Damit ist die Aussage des UmwStE in Rz. 22.13 nicht zwingend entkräftet. Denn diese bezieht sich u.E. nicht auf den – eher speziellen – Fall einer „Miteinbringung“ von Anteilen, sondern auf den Fall einer isolierten Einbringung von Anteilen an Kapitalgesellschaften unter dem gemeinen Wert nach § 21 UmwStG („Anteilstausch“).
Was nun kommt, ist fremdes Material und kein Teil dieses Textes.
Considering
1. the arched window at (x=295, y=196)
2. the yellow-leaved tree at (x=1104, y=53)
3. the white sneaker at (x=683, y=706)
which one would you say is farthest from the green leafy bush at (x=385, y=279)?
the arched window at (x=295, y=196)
Dass sich bei einer Verletzung der dabei entstandenen Sperrfrist nach § 22 Abs. 2 UmwStG gewerbesteuerlich andere Folgen einstellen können, leuchtet ein.
Allerdings ist der Anwendungsbereich für einen gewerbesteuerlichen Aufgriff nach der Verwaltungsmeinung auch hier eng: Bei Einbringung von Anteilen nach § 17 EStG kann es keine rückwirkende gewerbesteuerliche Erfassung geben, da bei Direktveräußerung keine Gewerbesteuer angefallen wäre (R 7.1 Abs. 3 Satz 1 Nr. 2 GewStR). Bei Anteilen, die von § 8b KStG-berechtigten Körperschaften eingebracht werden, entsteht ohnehin bereits nach allgemeinen Regeln keine Sperrfrist. Damit bleiben für den Fall der Rz. 22.13 Satz 3 nur noch Anteile im Betriebsvermögen einer natürlichen Person oder Personengesellschaft – soweit natürliche Personen unmittelbar oder mittelbar Mitunternehmer sind. Zudem müssen diese Rechtsträger sachlich gewerbesteuerpflichtig sein (§ 2 GewStG), damit sich die Frage überhaupt stellt.
Das FG hat die Revision wegen grundsätzlicher Bedeutung der Rechtssache zugelassen. Damit wird die Klärung dieser Frage möglicherweise bald beim BFH anstehen. Auch die parallele Behandlung des Einbringungsgewinns I nach § 22 Abs. 1 UmwStG könnte dann weiter in den Fokus rücken.